Americans and Footb... Soccer - The Reykjavik Grapevine

Americans and Footb… Soccer

Americans and Footb… Soccer

Published June 18, 2010

It’s easy to forget, but football has a long history in the US. Back in the early days, before World War II, they were quite good, even reaching the semifinal in the first World Cup. It wasn’t until the post-WWII period that the Americans started to fall behind the rest of the football playing nations. Their last bit of glory until modern times was when England and the United States met in the World Cup was in 1950, and the US won 1-0. The man who scored the goal was a Haitian accounting student at Columbia University named Joe Gaetjens. Almost completely unknown in the US, Gaetjens was a hero in his native Haiti, and after moving back there got into trouble with dictator Papa Doc Duvalier and died in prison. Watch this heartbreaking 10 minute documentary about Joe Gaetjens.
The American right-wing has a love/hate relationship with football, they love to hate it. Every four years there’s a flurry of commentary from US conservatives about how football is a game for socialists, illegal immigrants and your mother is a whore. My favorite recent anti-football essay came last year and had nothing to do with the World Cup, just theologian Stephen H. Webb’s absurd xenophobia and chauvinism, How Soccer is Ruining America. Favorite quote: “As a display of nearly death-defying stamina, soccer mimics the paradigmatic feminine experience of childbirth more than the masculine business of destroying your opponent with insurmountable power.”
In the 1920s football was just about to turn into a major sport in the United States. Slate explains what went wrong.
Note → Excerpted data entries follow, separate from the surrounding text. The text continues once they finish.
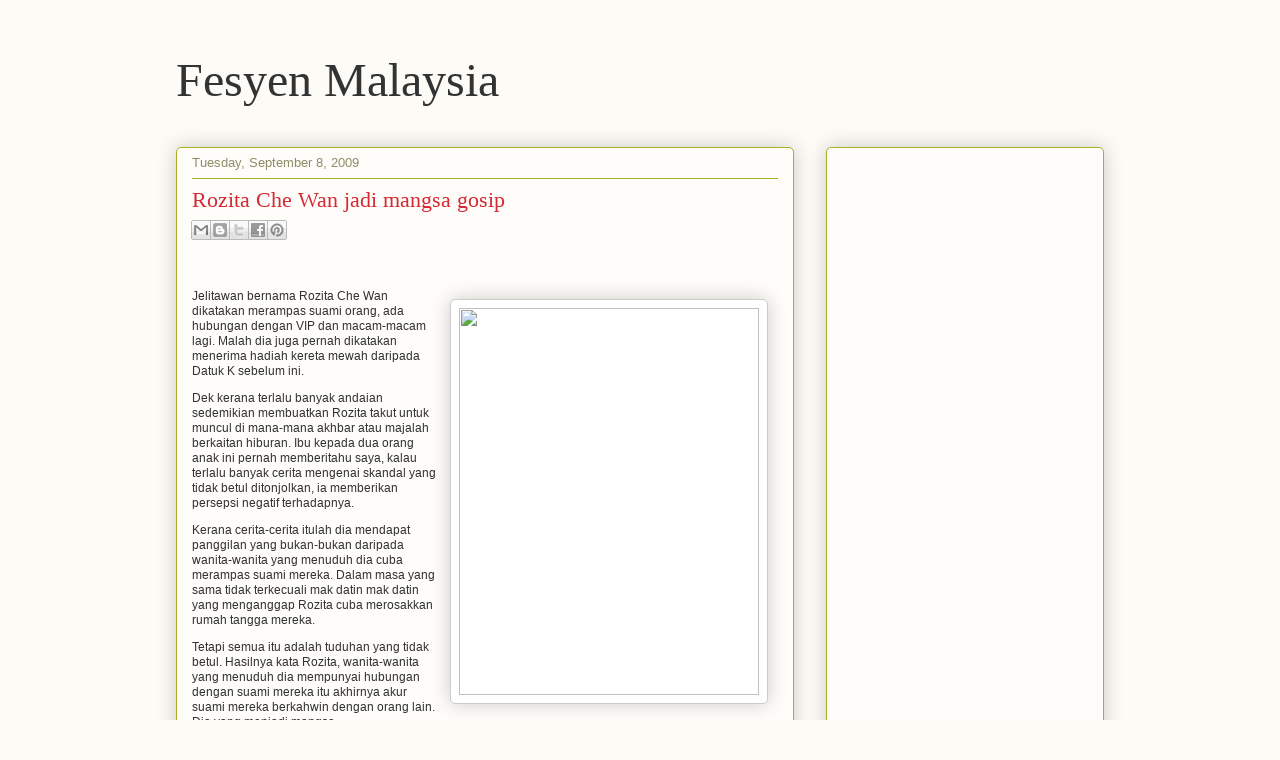

--- FILE ---
content_type: text/html; charset=utf-8
request_url: https://www.google.com/recaptcha/api2/aframe
body_size: 269
content:
<!DOCTYPE HTML><html><head><meta http-equiv="content-type" content="text/html; charset=UTF-8"></head><body><script nonce="mhR5frFY1lYgYXBCyPMjRw">/** Anti-fraud and anti-abuse applications only. See google.com/recaptcha */ try{var clients={'sodar':'https://pagead2.googlesyndication.com/pagead/sodar?'};window.addEventListener("message",function(a){try{if(a.source===window.parent){var b=JSON.parse(a.data);var c=clients[b['id']];if(c){var d=document.createElement('img');d.src=c+b['params']+'&rc='+(localStorage.getItem("rc::a")?sessionStorage.getItem("rc::b"):"");window.document.body.appendChild(d);sessionStorage.setItem("rc::e",parseInt(sessionStorage.getItem("rc::e")||0)+1);localStorage.setItem("rc::h",'1769229135669');}}}catch(b){}});window.parent.postMessage("_grecaptcha_ready", "*");}catch(b){}</script></body></html>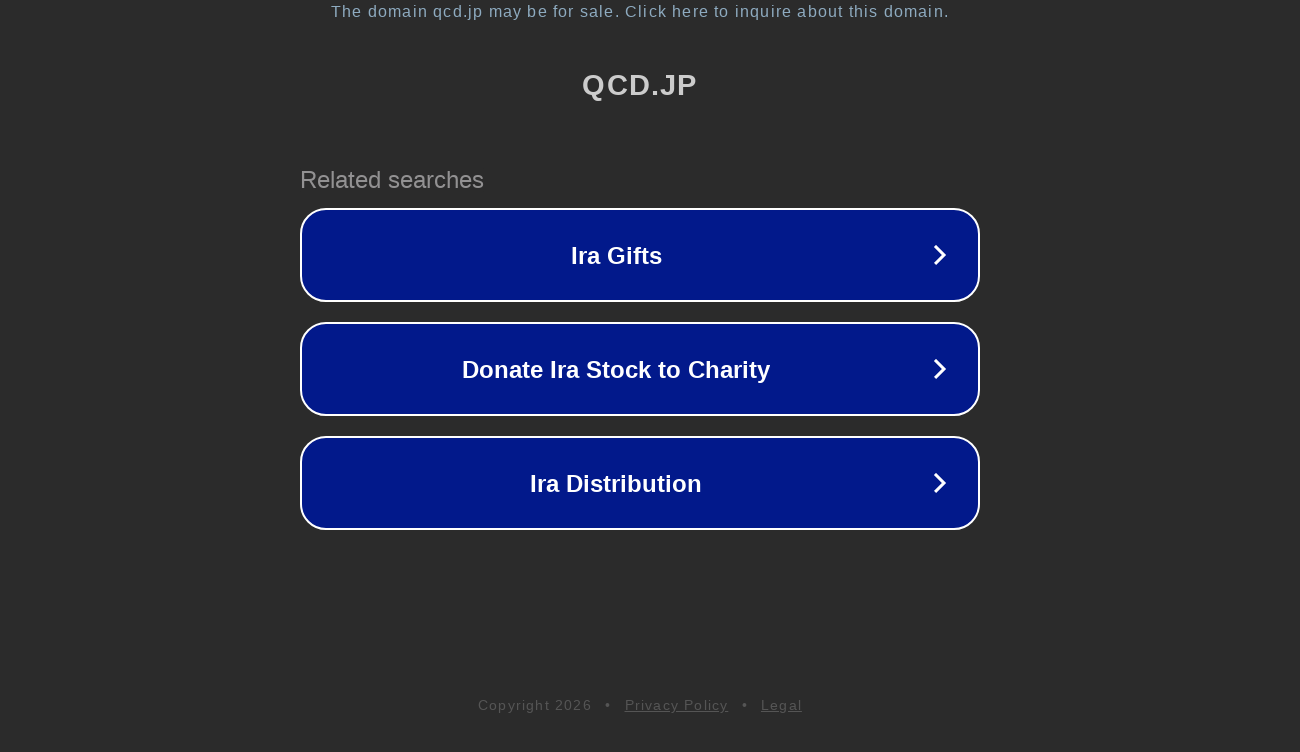

--- FILE ---
content_type: text/html; charset=utf-8
request_url: https://qcd.jp/
body_size: 1022
content:
<!doctype html>
<html data-adblockkey="MFwwDQYJKoZIhvcNAQEBBQADSwAwSAJBANDrp2lz7AOmADaN8tA50LsWcjLFyQFcb/P2Txc58oYOeILb3vBw7J6f4pamkAQVSQuqYsKx3YzdUHCvbVZvFUsCAwEAAQ==_xDdCdx+LgRa3KOCVdFgSFwPTzJ+NYGINRuUxxjYYZapdxZ3PR7n78QK/LiWm2HHTFu1dxk6CPLn00+XYmncwJg==" lang="en" style="background: #2B2B2B;">
<head>
    <meta charset="utf-8">
    <meta name="viewport" content="width=device-width, initial-scale=1">
    <link rel="icon" href="[data-uri]">
    <link rel="preconnect" href="https://www.google.com" crossorigin>
</head>
<body>
<div id="target" style="opacity: 0"></div>
<script>window.park = "[base64]";</script>
<script src="/blnXbVBcX.js"></script>
</body>
</html>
And don’t forget to check out the lovely video at the bottom of the article that makes fun of the often ridiculous norms of American sports television coverage.*
Also from Slate, an informative explanation of why Americans (and Australians and Canadians) use the word soccer.

* Yes, yes, I know that this makes perfect sense for sports with frequent, predictable stops and starts like baseball and American football.